La fortezza di Roccapipirozzi, ha sempre seguito le sorti feudali di Sesto Campano.

Durante la dominazione longobarda e fino al 1077, anno di morte dell’ultimo duca longobardo, Landolfo VI, il feudo appartenne alle contee del ducato di Benevento dopodiché passò sotto il dominio normanno.

Si ritiene che in tale periodo la struttura originaria longobarda non subì grosse trasformazioni.

Non si hanno notizie certe della dominazione normanna e dei successivi feudatari fino agli inizi del 1300, quando la contea fu assegnata a Andrea e Nicola Rampini,

Ai Rampini successe la famiglia della Ratta di origine spagnola, venuta in Molise a seguito della principessa Violante d’Aragona, sposa di Roberto d’Angiò futuro Re nel 1309.

Sotto gli angioini l’edificio si arricchì di alcuni elementi tipici della architettura fortificata, tutt’oggi visibili come l’enorme torre circolare, che sovrasta l’intero complesso architettonico e l’apertura di ingresso, sopraelevato rispetto al piano di ingresso esterno.

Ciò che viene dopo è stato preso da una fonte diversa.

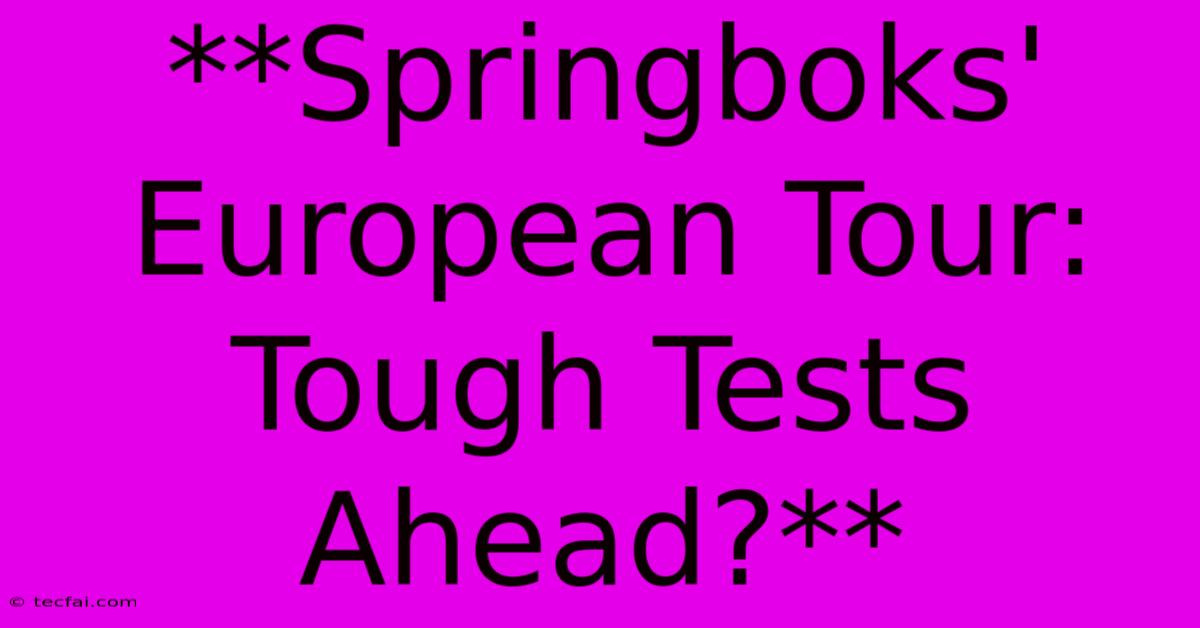 **Springboks' European Tour: Tough Tests Ahead?**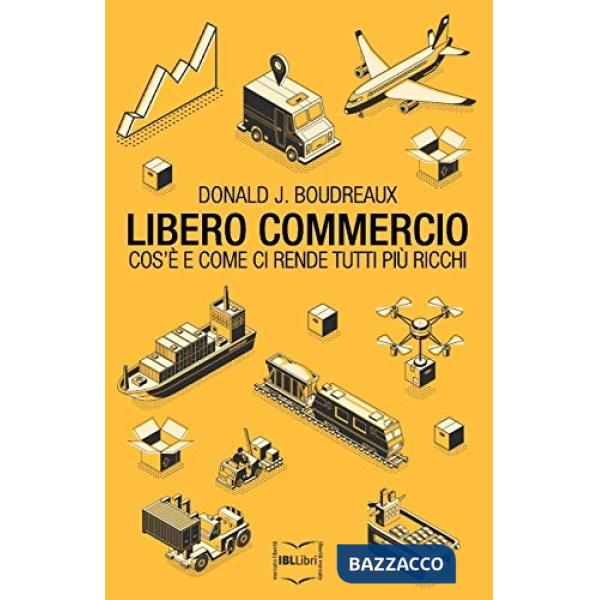 Libero commercio. Cos'è e come ci rende tutti più ricchi
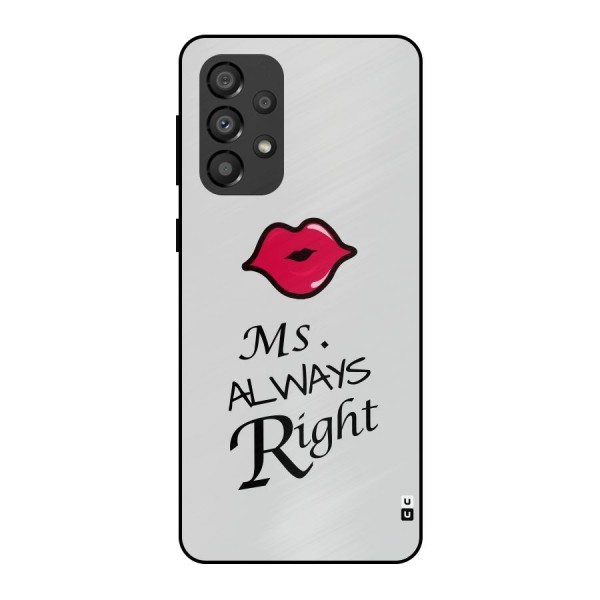 Ms. Always Right. Metal Back Case for Galaxy A33 5G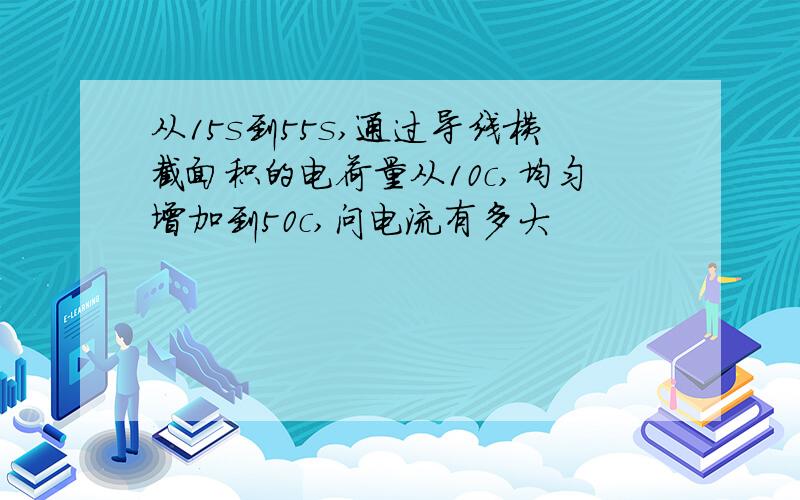 从15s到55s,通过导线横截面积的电荷量从10c,均匀增加到50c,问电流有多大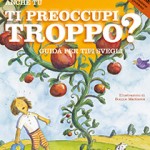 Anche-tu-ti-preoccupi-troppo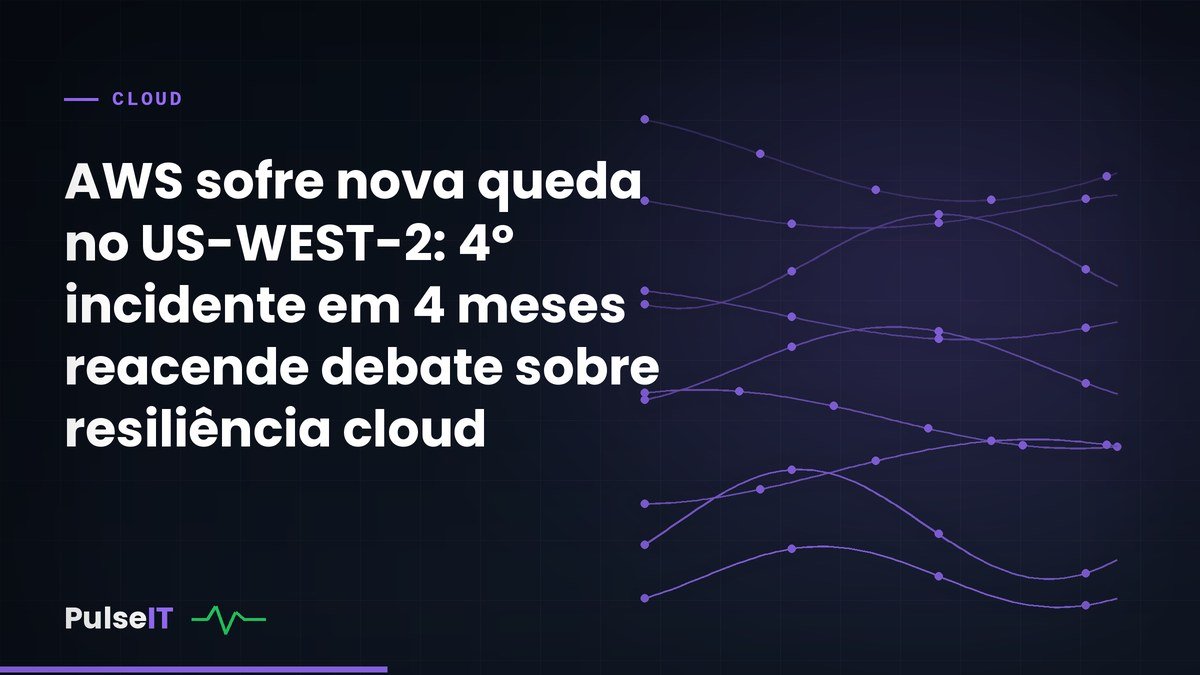 AWS sofre nova queda no US-WEST-2: 4º incidente em 4 meses reacende debate sobre resiliência cloud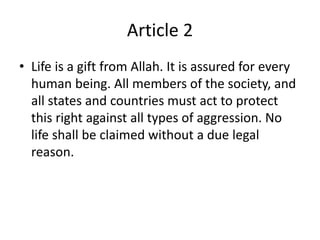 Article 2
• Life is a gift from Allah. It is assured for every
human being. All members of the society, and
all states and countries must act to protect
this right against all types of aggression. No
life shall be claimed without a due legal
reason.
 
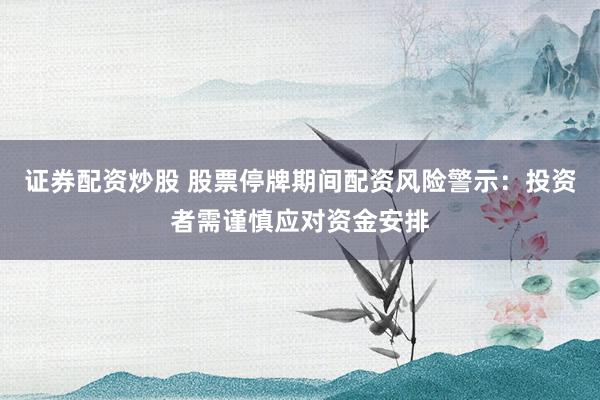 证券配资炒股 股票停牌期间配资风险警示：投资者需谨慎应对资金安排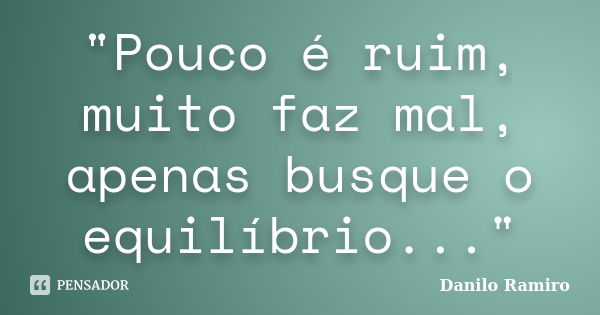 "Pouco é ruim, muito faz mal, apenas busque o equilíbrio..."... Frase de Danilo Ramiro.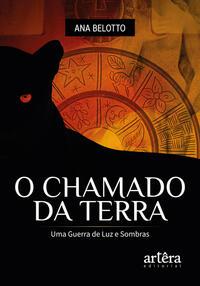 O Chamado da Terra Uma Guerra de Luz e Sombras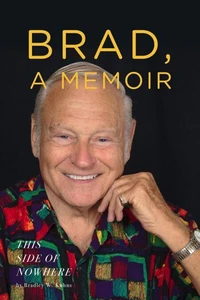 BRAD, A MEMOIR- "This Side of Nowhere"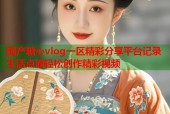 国产糖心vlog一区精彩分享平台记录生活点滴轻松创作精彩视频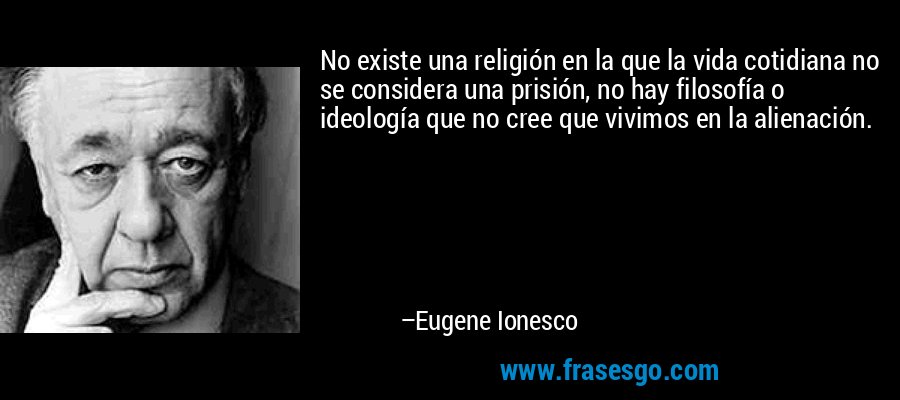 No existe una religión en la que la vida cotidiana no se considera una prisión, no hay filosofía o ideología que no cree que vivimos en la alienación. – Eugene Ionesco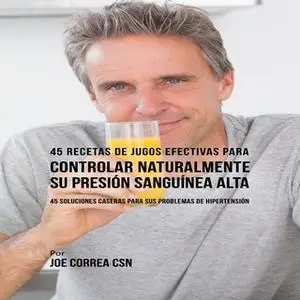 «45 Recetas de Jugos Efectivas Para Controlar Naturalmente su Presión Sanguínea Alta» by Joe Correa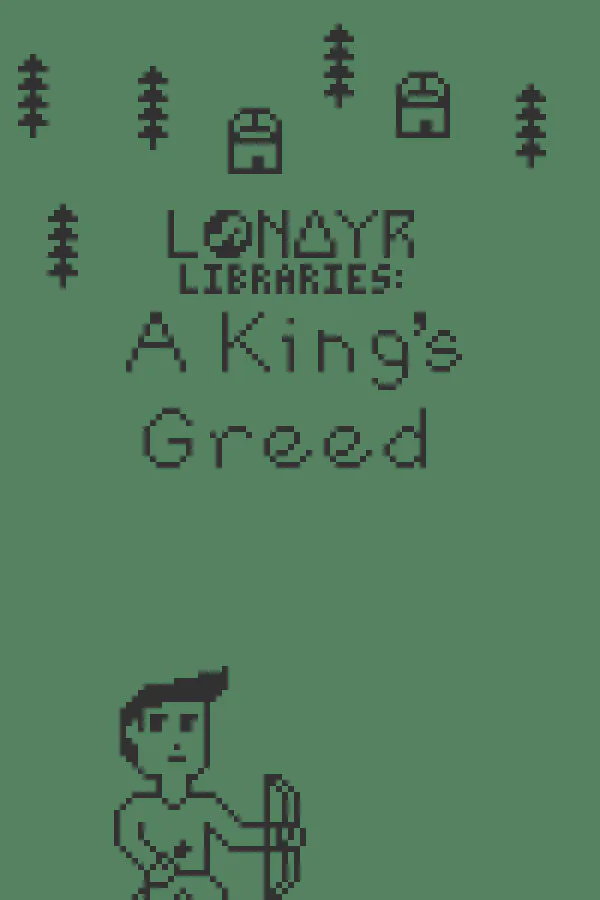Copertina di Lonayr Libraries: A King's Greed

La famiglia della Ratta perse il possesso del feudo con l’avvento di Carlo III di Durazzo che, nel 1381, assegnò a Gurello Origlia, suo fedele cavaliere,  diversi feudi tra cui Sesto Campano e Roccapipirozzi.

Nel 1465 Re Ferrante I d’Aragona concesse il feudo a Diomede Carafa, conte di Maddaloni.

Nel 1569 Giambattista Carafa vendette il feudo a Isabella di Lannoy, nata Carafa, moglie del principe di Sulmona e conte di Venafro Filippo Lannoy. A sua volta, il figlio di Isabella, Orazio, nel 1582 vendette il feudo a Filippo Spinola alla cui famiglia  rimase la proprietà sino all’eversione della feudalità.

Il castello perse le sue funzioni di fortezza tipicamente militare e, contrariamente a quanto avvenne a molte altre fortezze molisane, non subì quel processo di trasformazione in dimora signorile. Fu lasciato, invece, in uno stato di abbandono, la qual cosa ha contribuito ad accelerare il suo stato di degrado e decadenza.